6

I recall that eval "dircolors -b" used to display the colours that LS_COLORS was using, based on the file types or extensions. It was not simply the colour values that were displayed but the colours themselves. I could see the colour in which a .png or .ogg file would be displayed and change it if needed through a custom file.

I find that the output of eval "dircolors -b" is no more in colour.

Can someone kindly explain how I might get it back? Perhaps some environment variable is not getting set. Otherwise, is there a workaround?

4
  • I'm not really understanding how eval "dircolors -b" would ever display the output in color. eval doesn't do any handling on the output of the commands.
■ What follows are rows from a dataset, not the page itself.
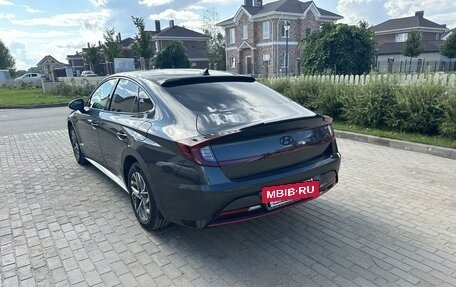 Hyundai Sonata VIII, 2022 год, 3 200 000 рублей, 6 фотография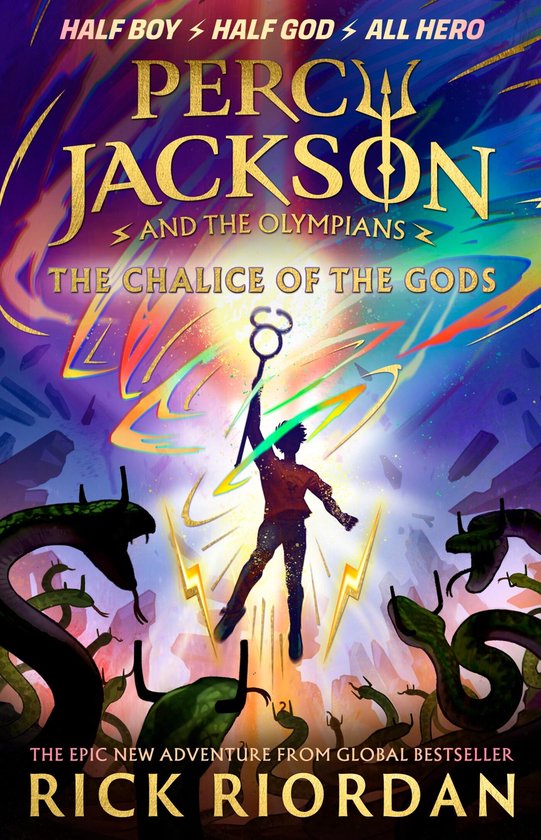 Percy Jackson 6 - Percy Jackson and the Olympians: The Chalice of the Gods by Rick Riordan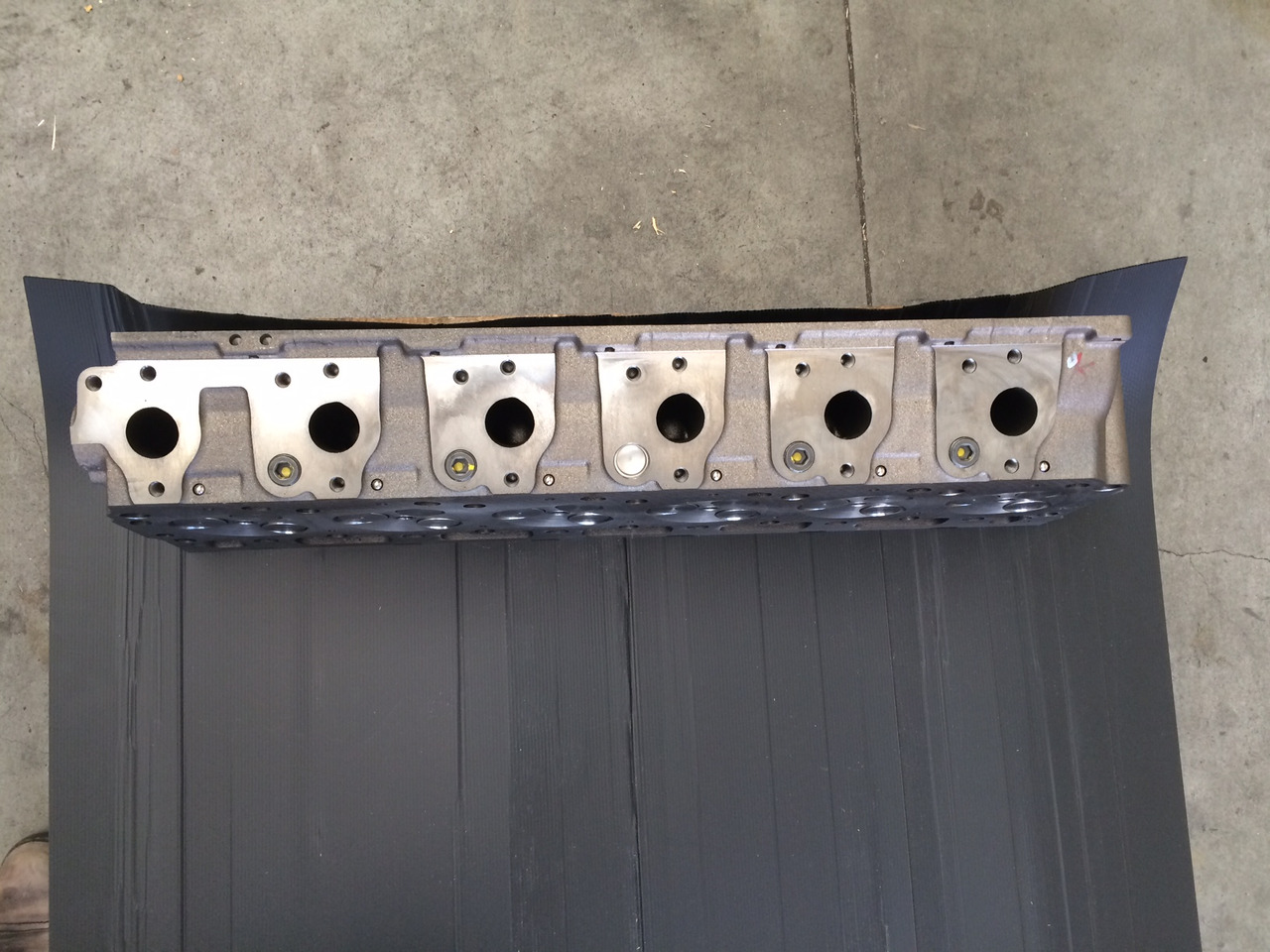 TESTATA MERCEDES OM906LAG - Motora galva: foto 3 TESTATA MERCEDES OM906LAG - Motora galva: foto 3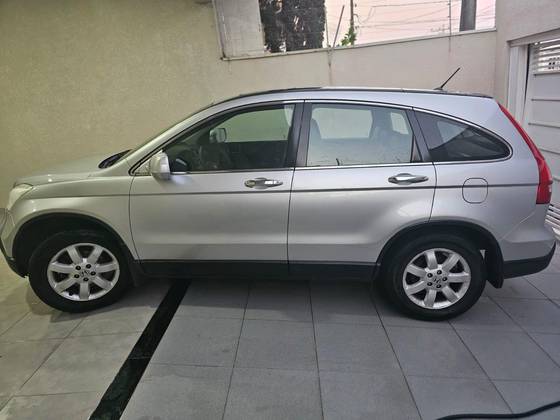 HONDA CRV 2.0 EXL 4X4 16V GASOLINA 4P AUTOMÁTICO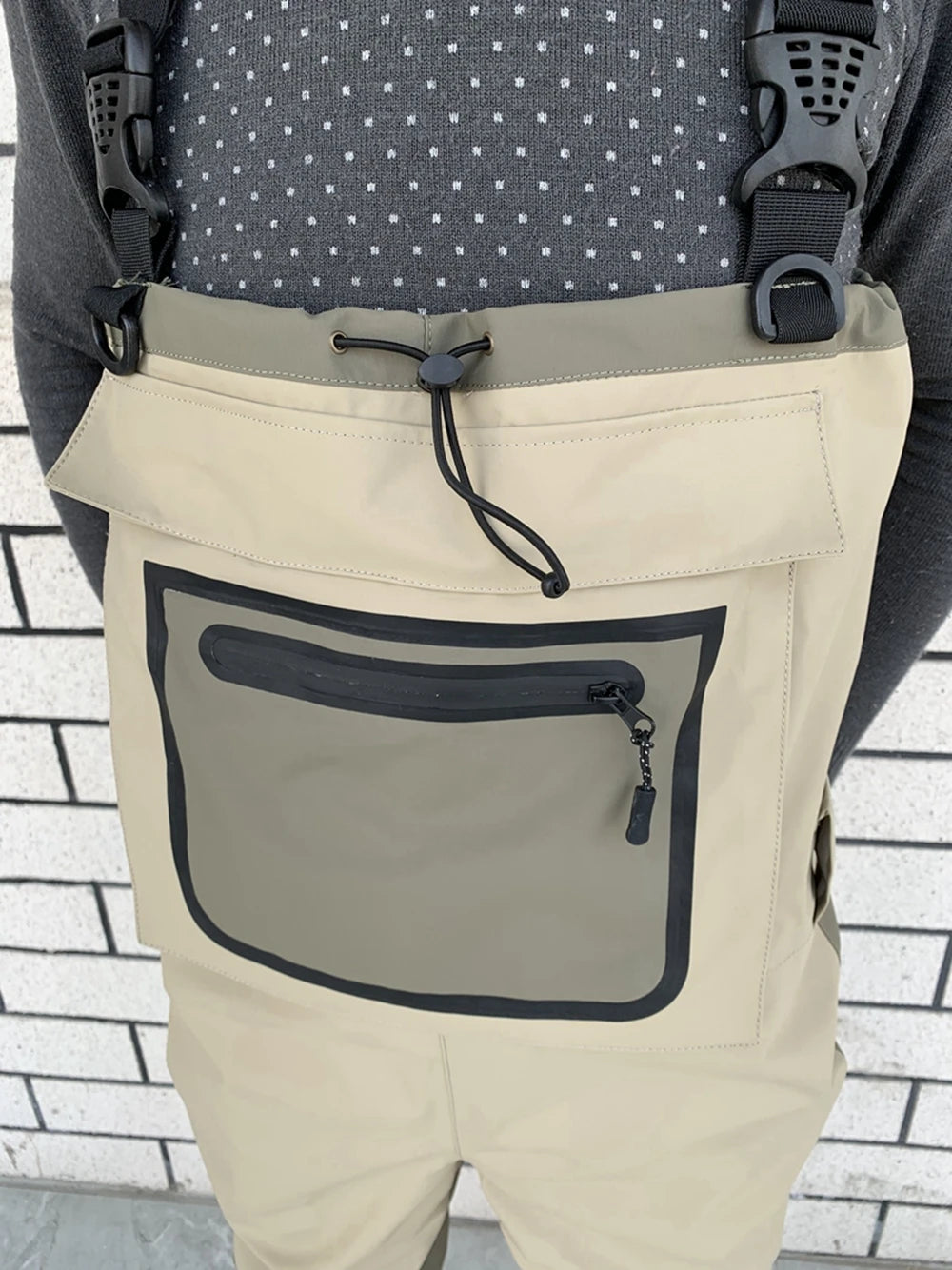 Eluanishi Neoprene Fly Fishing Waders Quick Dry Waterproof Boots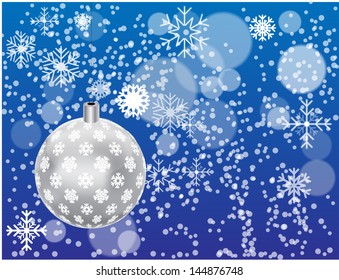 Christmas decoration background  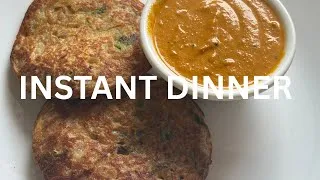 Thumbnail: 15 Minutes Instant Dinner Recipe|Easy Dinner Recipes|Quick dinner Recipes|Vegetarian Dinner Recipes 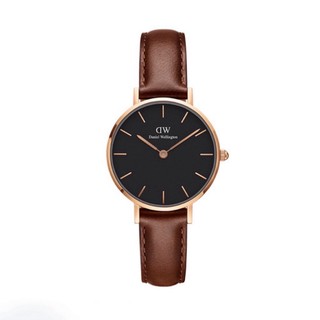 Đồng hồ DW nam nữ dây da D8732 sang trọng lịch lãm, đẳng cấp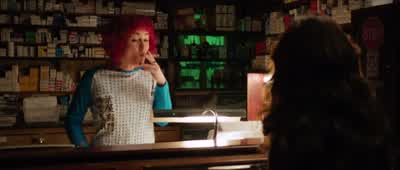 Are you supposed to smoke in here? - Love, Rosie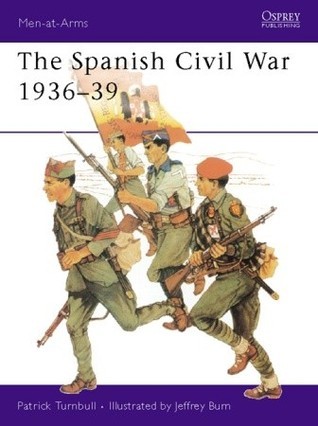 The Spanish Civil War 1936-39 book cover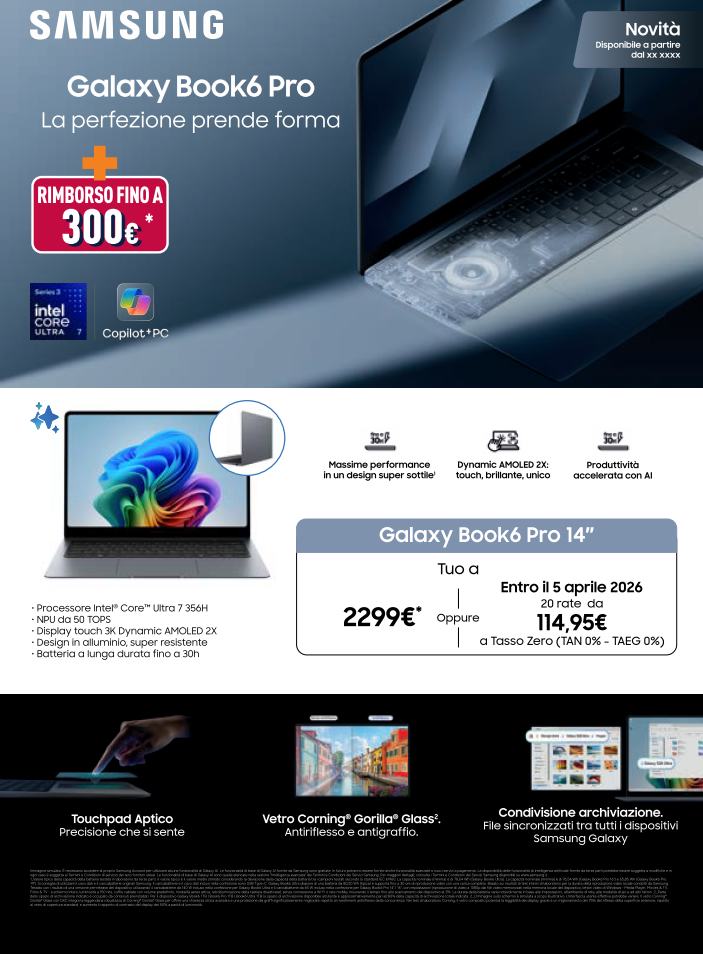 unieuro - Volantino Unieuro valido dal 20/03/2026 al 02/04/2026 - page: 7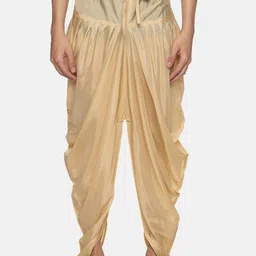 Sethukrishna Men Gold Solid Dhoti-image-87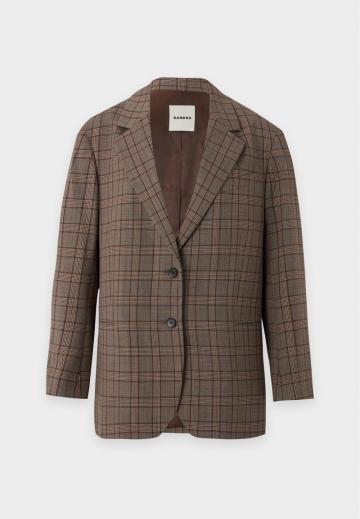 Длинный блейзер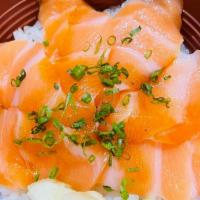Salmon Bowl · Salmon with Rice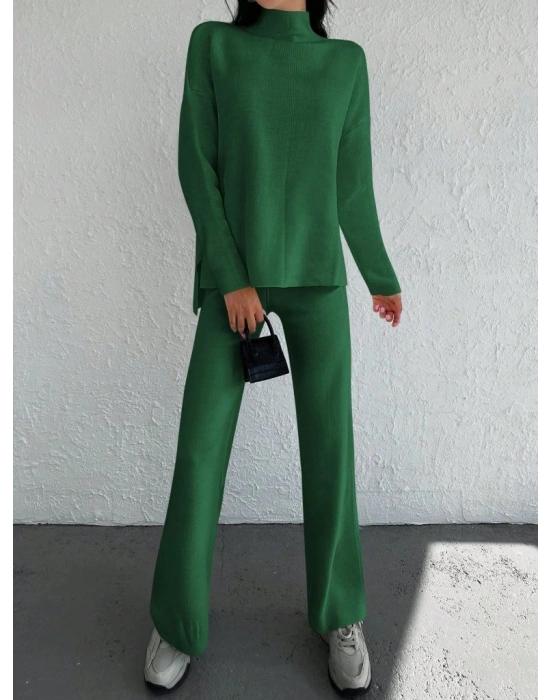 Kadın Uzun Kollu Triko Ikili Takım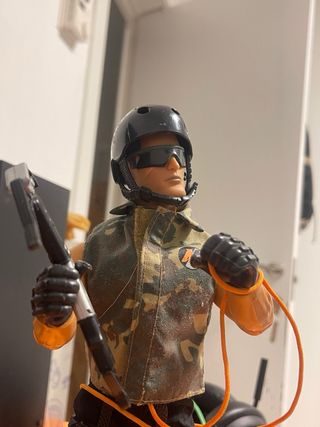 5 Figuras Action Man Antiguas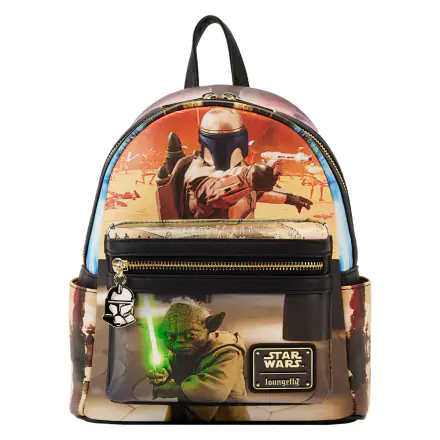 Loungefly Star Wars Episode II Attack of the Clones backpack 26cm termékfotója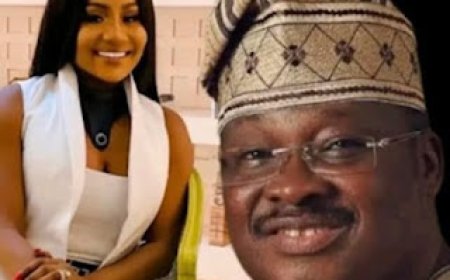 Tears Flow, Emotions Follow as Eldest Child of Late Ex-Oyo Gov Ajimobi Dies Prematurely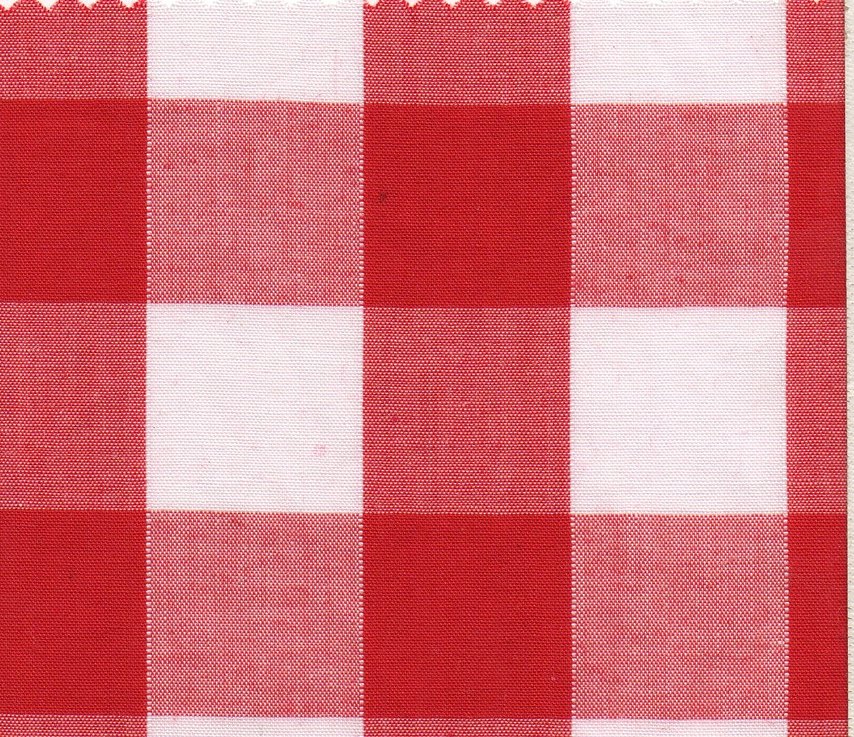 Gingham Red 2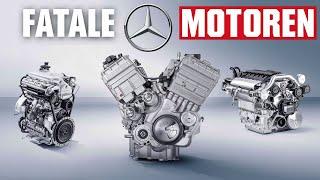 Repairman reveals: The worst Mercedes engines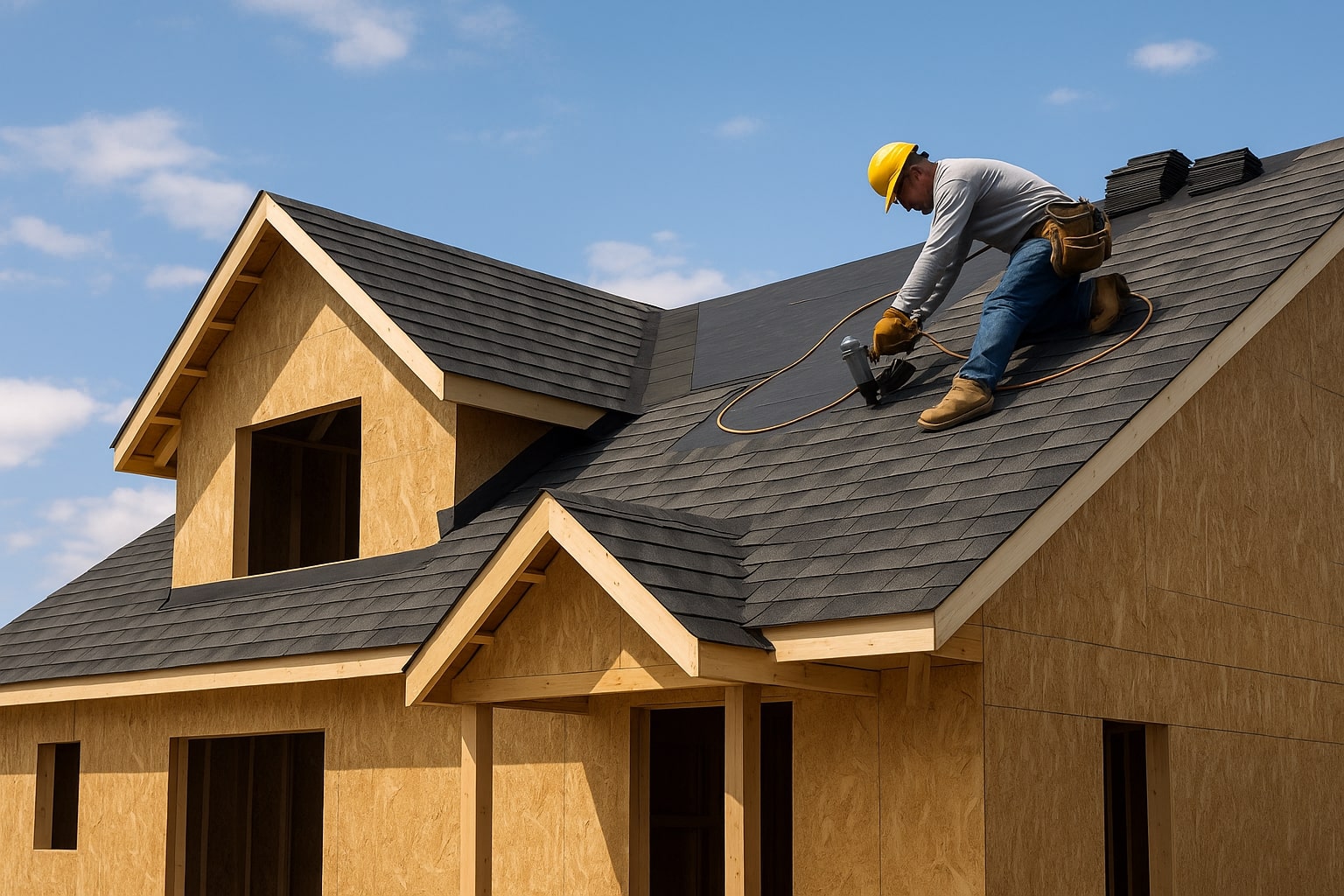 New construction home in Bucks County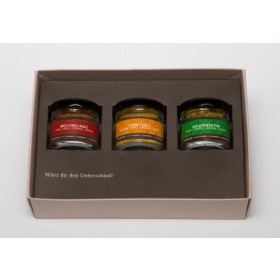 Würzmeister 3er Box (leer)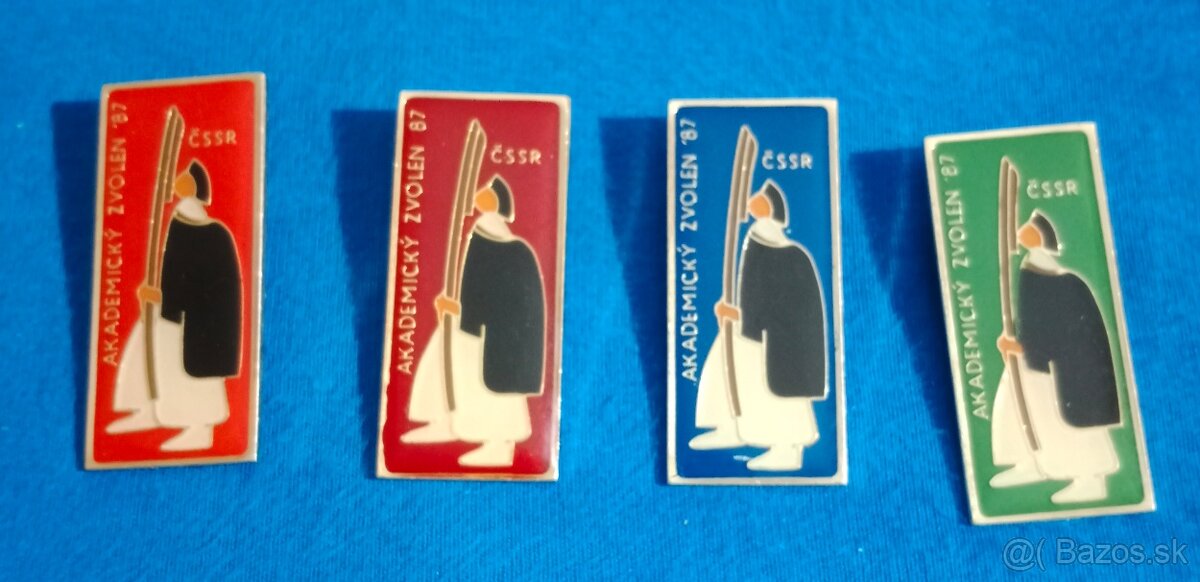 Odznaky Akademický Zvolen 87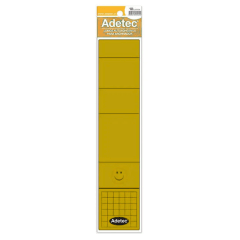 Lomo Archivador Adhesivo Ancho Beige Adetec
Commented Oct 23, 2012 at 11:02
  • This is what I recall; I might be wrong. If not that command, then some other similar command allowed me to see the extensions listed in the colours they would display in. That much I remember seeing. The question is what command shows output similar to dircolors but in the respective colours? Sorry for the bother.
    – chandra
    Commented Oct 23, 2012 at 11:31
  • Might be of interest: unix.stackexchange.com/questions/20721/testing-ls-colors-in-zsh Commented Oct 23, 2012 at 21:52
  • @Stéphane Gimenez: Your expansion of abbreviations at that weblink is very helpful. I have three abbreviations, rs, ca, and mh that are not included above. Can you please tell me where to find their expansions? Thanks
    – chandra
    Commented Oct 26, 2012 at 18:25

2 Answers 2

9

Try this script:

( # Run in a subshell so it won't crash current color settings
    dircolors -b >/dev/null
    IFS=:
    for ls_color in ${LS_COLORS[@]}; do # For all colors
        color=${ls_color##*=}
        ext=${ls_color%%=*}
        echo -en "\E[${color}m${ext}\E[0m " # echo color and extension
    done
    echo
)

Output:

output screenshot

1
  • Thank you. I remember only the file extensions showing up in their respective colours. I need to do some digging up to understand what IFS is though.
    – chandra
    Commented Oct 23, 2012 at 18:48
0

This version has some additional information and doesn't color the entire lines:

eval $(echo "no:global default;fi:normal file;di:directory;ln:symbolic link;pi:named pipe;so:socket;do:door;bd:block device;cd:character device;or:orphan symlink;mi:missing file;su:set uid;sg:set gid;tw:sticky other writable;ow:other writable;st:sticky;ex:executable;"|sed -e 's/:/="/g; s/\;/"\n/g')           
{      
   IFS=:     
   for i in $LS_COLORS     
    do        
        echo -e "\e[${i#*=}m$( x=${i%=*}; [ "${!x}" ] && echo "${!x}" || echo "$x" )\e[m" 
    done       
}

Part of answer by @karthick87 on Askubuntu
Also, see this answer: What causes this green background in ls output?